Intravenous ketorolac tromethamine does not worsen platelet function during knee arthroscopy under general anesthesia.

Ketorolac (KT) prolongs bleeding time and inhibits platelet aggregation and platelet thromboxane production in healthy, awake volunteers. However, platelet function may be accentuated during the stress of general anesthesia (GA) and surgery. The purpose of this study was to investigate platelet function changes during a standard GA technique and surgery, as well as after a single intraoperative dose of intravenous (i.v.) KT. The study comprised 30 ASA physical status I patients undergoing GA for knee arthroscopy. Subjects were randomized to receive either KT 60 mg IV 15 min after skin incision or placebo i.v. Platelet function testing consisted of an Ivy bleeding time (BT), platelet aggregometry (PA) with adenosine diphosphate (ADP) and collagen, thromboelastography (TEG), and serum thromboxane B2 assays (TxB2). Platelet function testing was performed: 1) 15 min prior to the induction of GA, 2) 10 min after skin incision, and 3) 45 min after administration of study drug. BT decreased significantly in the placebo group from 263 +/- 133 s (mean +/- SD) preoperatively to 207 +/- 89 s postincision. BT did not change in the KT group. PA was unchanged after IV KT. TEG data was unchanged in both groups during anesthesia and surgery. TxB2 levels decreased markedly in the KT group from 106.9 +/- 96.2 ng/mL preoperatively to 0.4 +/- 1.2 ng/mL poststudy drug, P = 0.002. Platelet function appears to be accentuated during GA and surgery as evaluated by BT in the placebo group. Further, platelet function by BT, PA, and TEG was not inhibited after i.v. KT despite near complete abolition of TxB2 production.

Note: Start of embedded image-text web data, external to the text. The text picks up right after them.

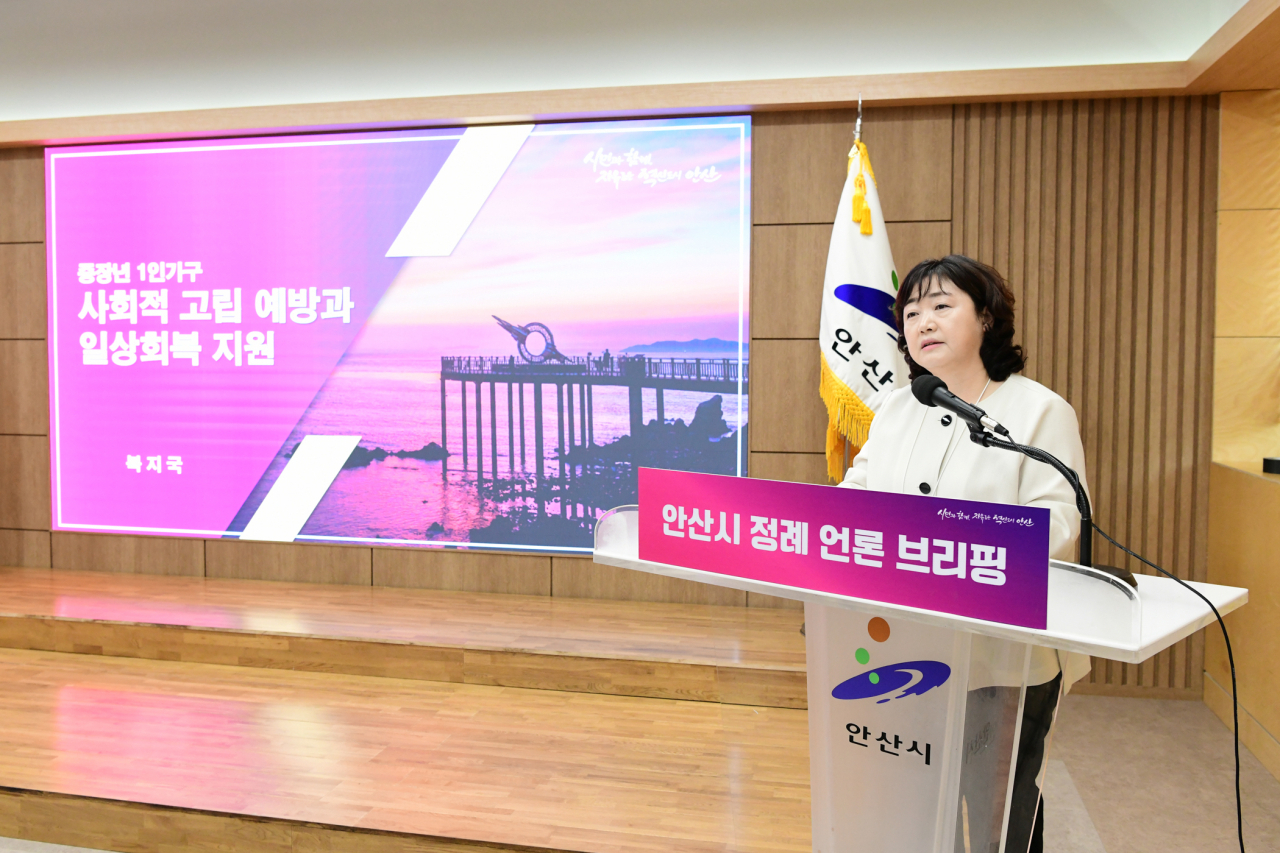 [안산시 제공]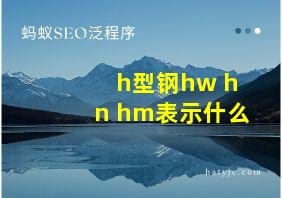 h型钢hw hn hm表示什么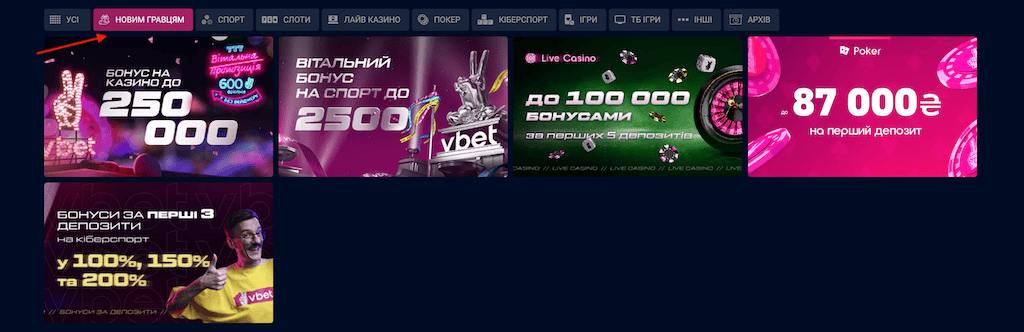  Vbet бонус при регистрации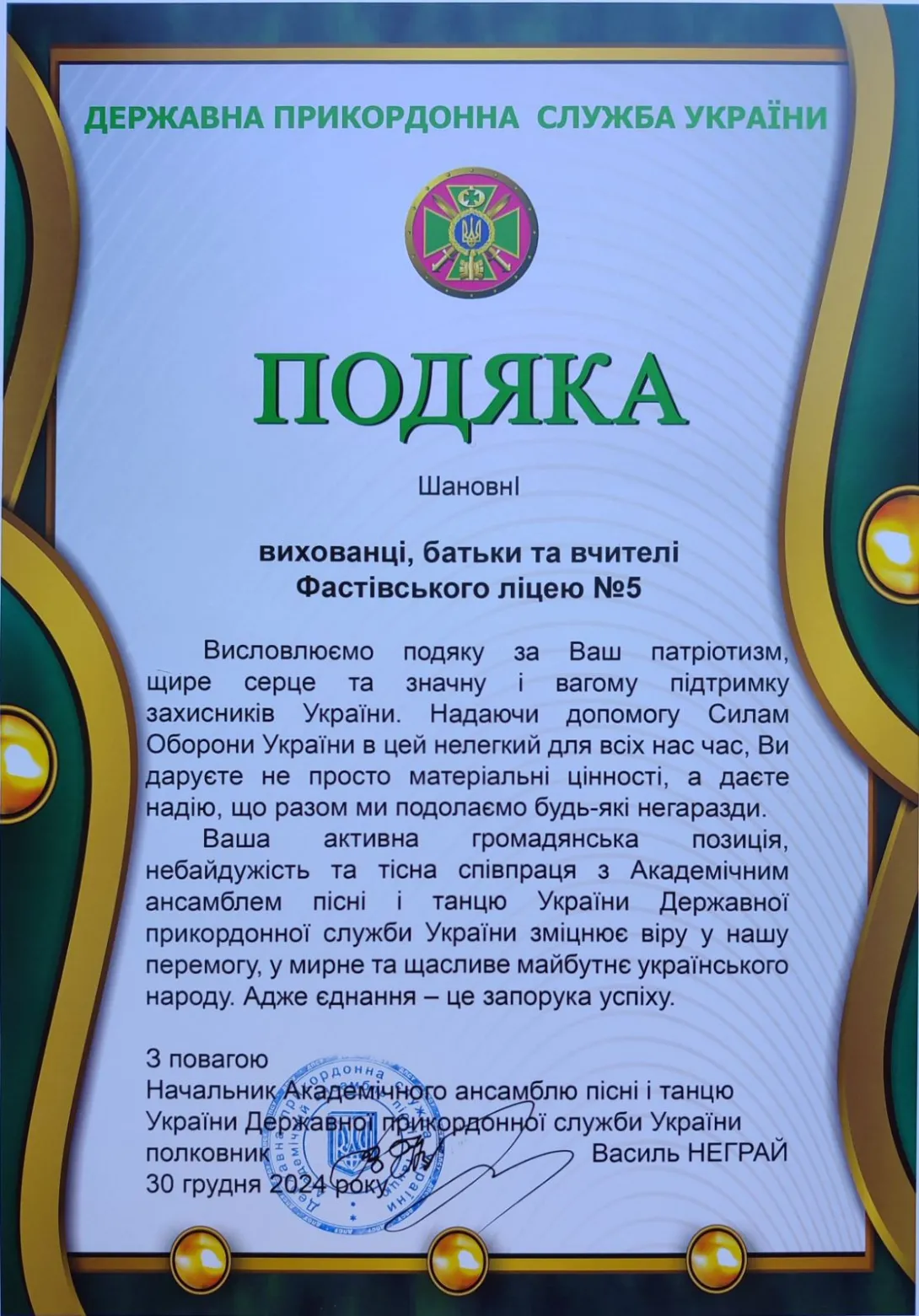 Ще одна подяка за небайдужість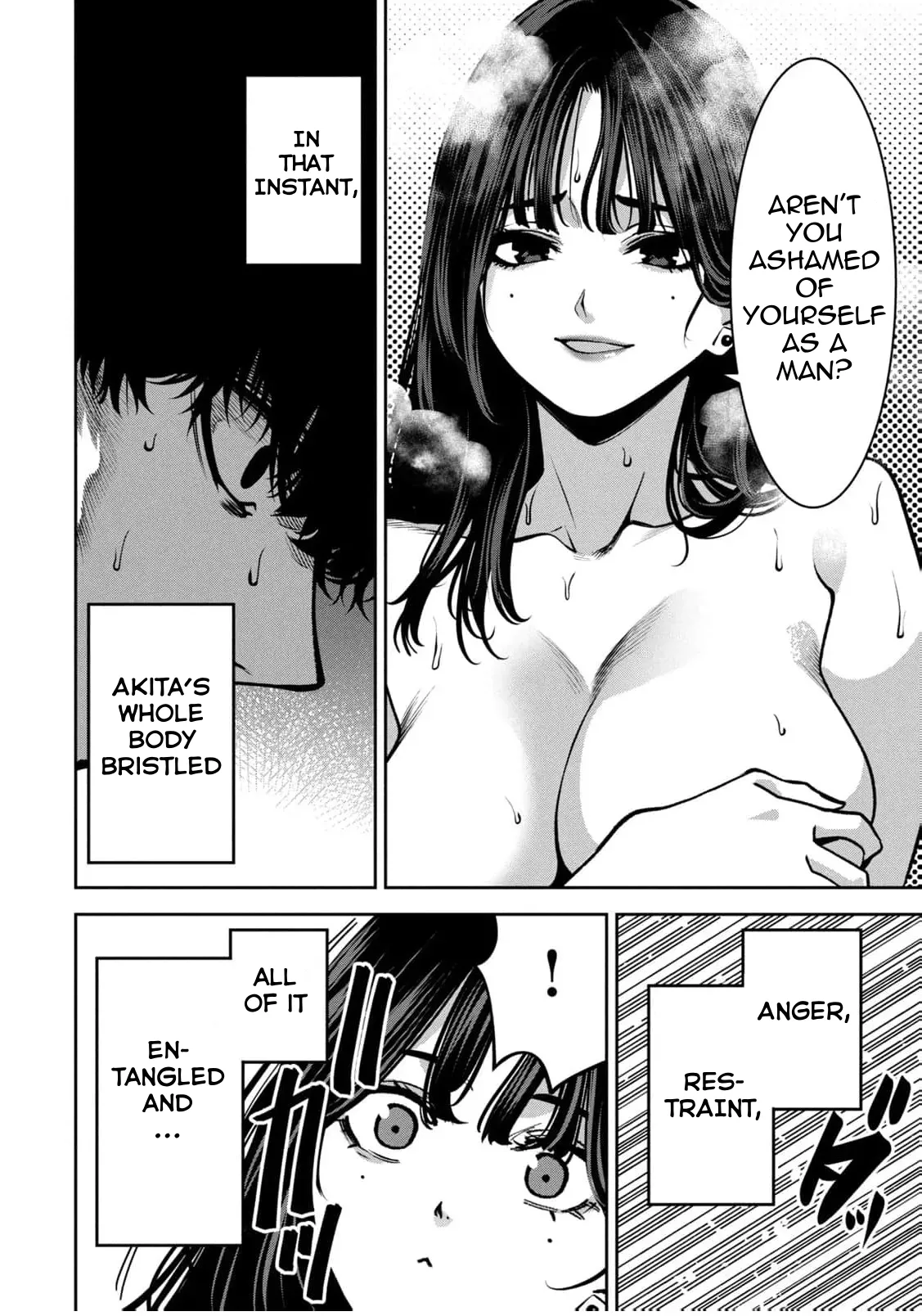 [Nadainishi] Bouryoku Banzai Vol.4 Extra [English][Ebs Shit Scans] 图片编号 12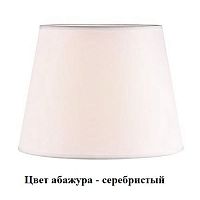 Абажур 3100 Абажур к 3101T/3240 cеребристый
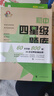 初中四星級(jí)題庫(kù)  化學(xué) 曬單實(shí)拍圖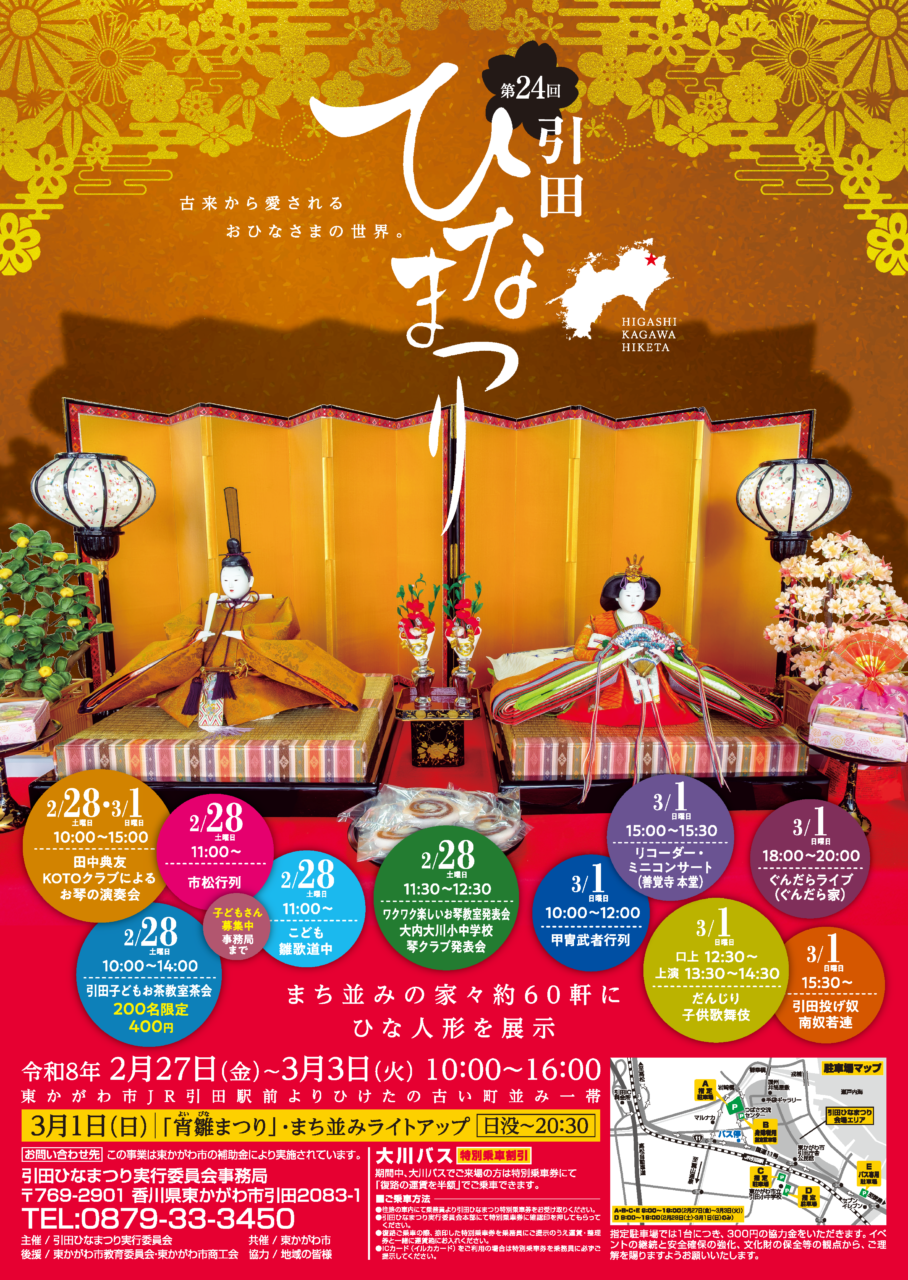 東かがわ市引田 引田ひなまつり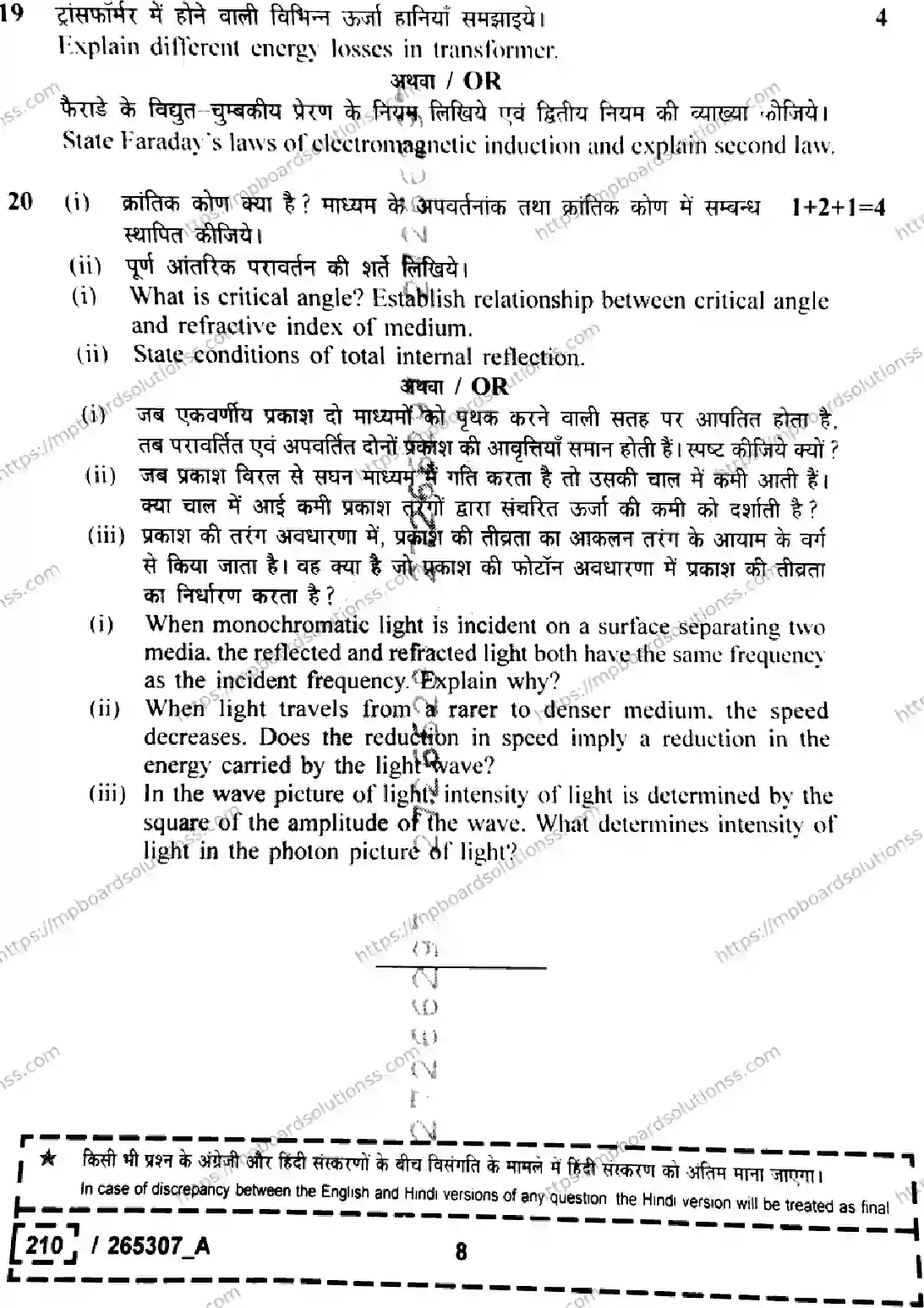 MP Board Class 12 Physics Set A-368227 Final Paper 2026 Image 8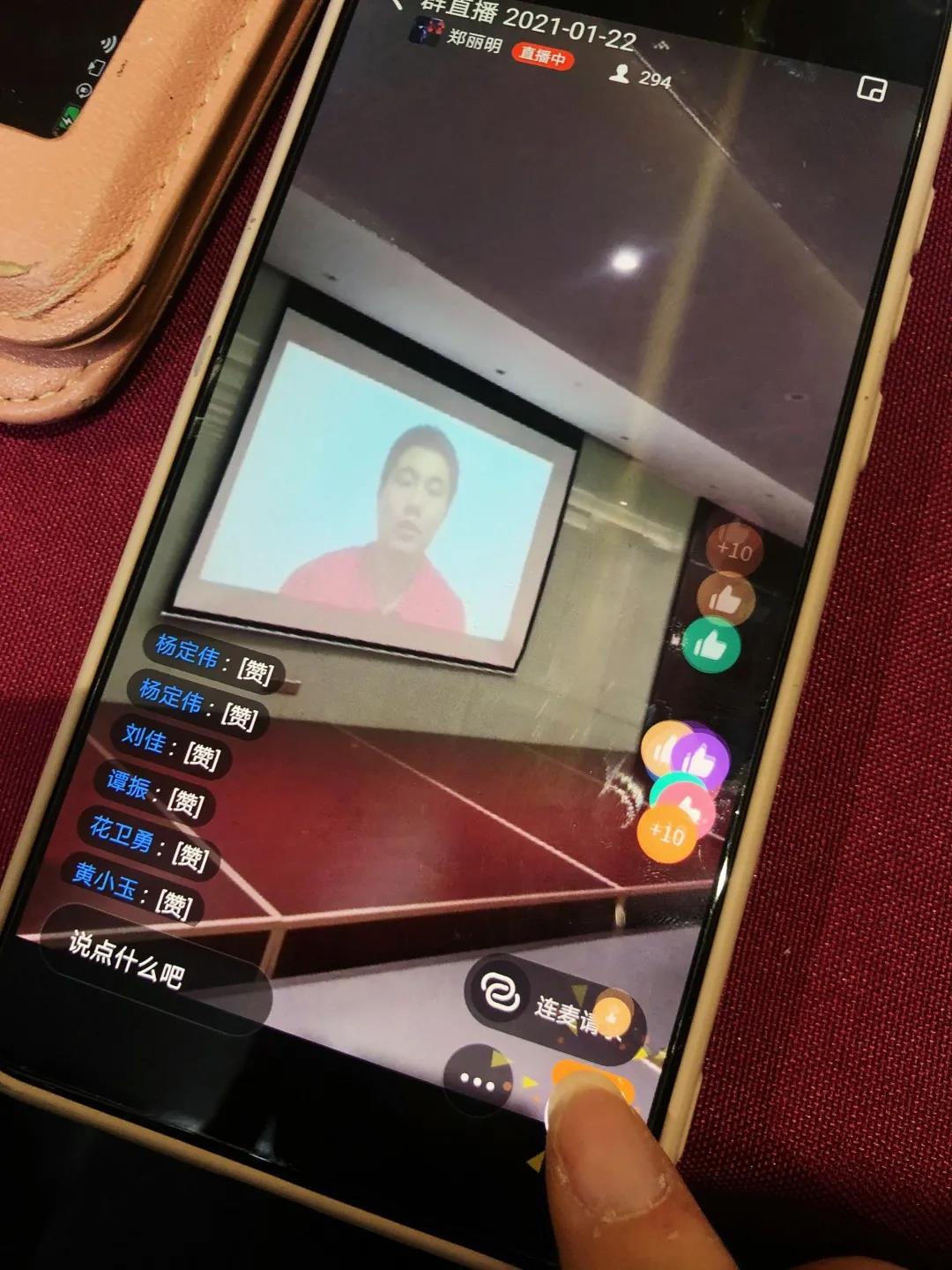 AG旗舰厅2020年度评优工作顺利举行！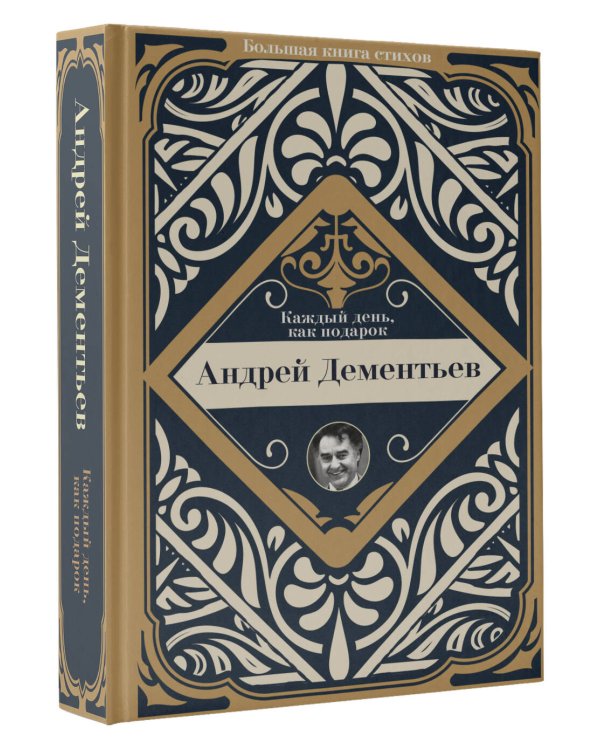 Каждый день, как подарок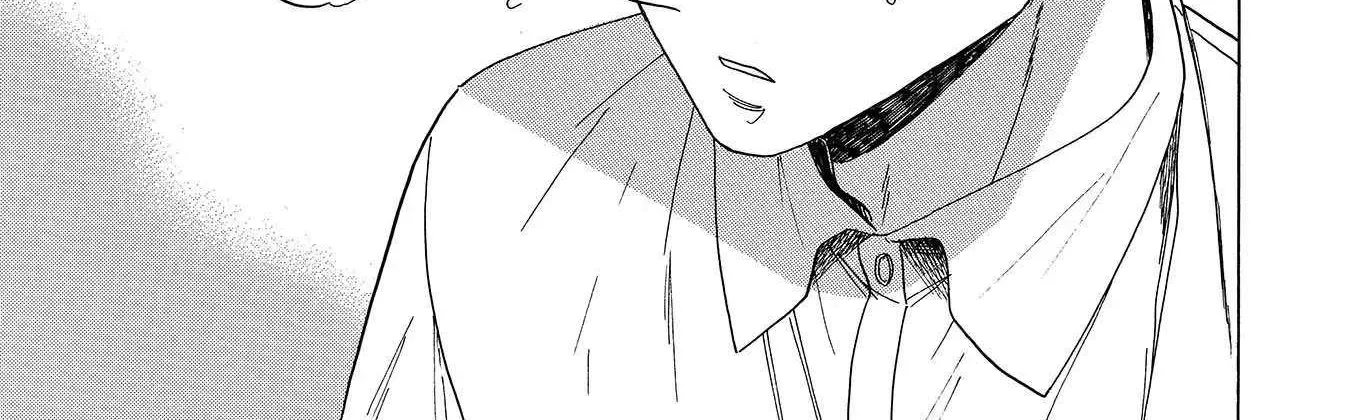 Koi Seyo Kimono Otome - Chapter 6 - Page 42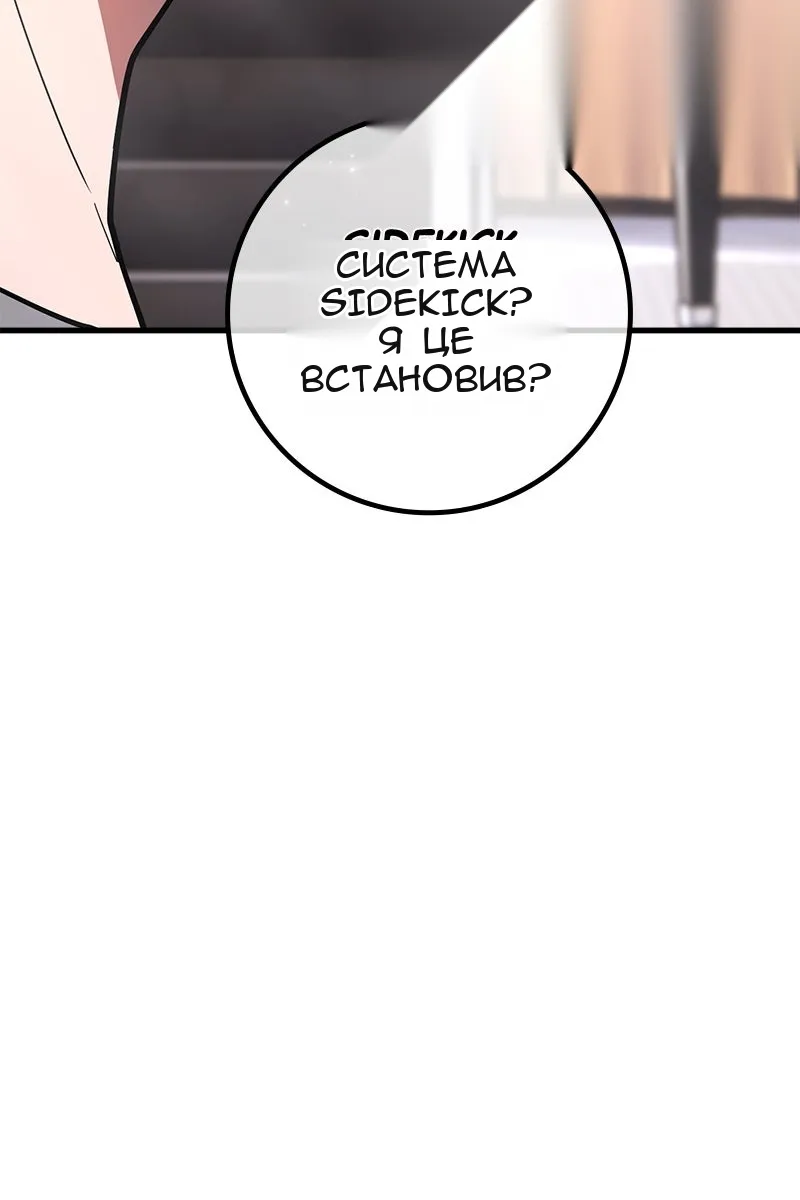 Сторінка 20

Intravenous ketorolac tromethamine worsens platelet function during knee arthroscopy under spinal anesthesia.

Ketorolac prolongs bleeding time and inhibits platelet aggregation and platelet thromboxane production in healthy, awake volunteers. However, platelet function was recently shown not to worsen after ketorolac was given during general anesthesia. The purpose of this study was to investigate platelet function changes during a standardized spinal anesthetic and surgery, as well as after a single intraoperative dose of intravenous (IV) ketorolac. The study comprised 30 ASA physical status I patients undergoing spinal anesthesia for knee arthroscopy. Subjects were randomized to receive either ketorolac 60 mg IV 15 min after skin incision or placebo IV. Platelet function testing consisted of an Ivy bleeding time, platelet aggregometry with adenosine diphosphate (ADP) and collagen, thromboelastography (TEG), and serum thromboxane B2 (TxB2) assays. Platelet function testing was performed: 1) 15 min prior to the performance of spinal anesthesia; 2) 10 min after surgical skin incision; and 3) 45 min after administration of study drug. The placebo group demonstrated no changes in any platelet function variable during spinal anesthesia and surgery relative to preoperative values. The ketorolac group, however, demonstrated a significant increase in bleeding time from postincision to poststudy drug data points (213 +/- 60s to 275 +/- 85s, mean +/- SD; P < 0.01). Further, platelet aggregometry to collagen was diminished in the ketorolac group from preoperative to poststudy drug data points (90.8% +/- 7.6% to 60.5% +/- 32.5%; P < 0.01). Platelet aggregometry with ADP, however, was unchanged in the ketorolac group. Platelet TxB2 production decreased dramatically in the ketorolac group from preoperative to poststudy drug data points (157.2 +/- 129.4 to 0.3 +/- 0.3 ng/mL; P < 0.01). Platelet function does not appear to be accentuated during spinal anesthesia as it is during general anesthesia. Unlike during general anesthesia, platelet function during spinal anesthesia is impaired, with respect to bleeding time and platelet aggregometry to collagen, by a single intraoperative dose of IV ketorolac.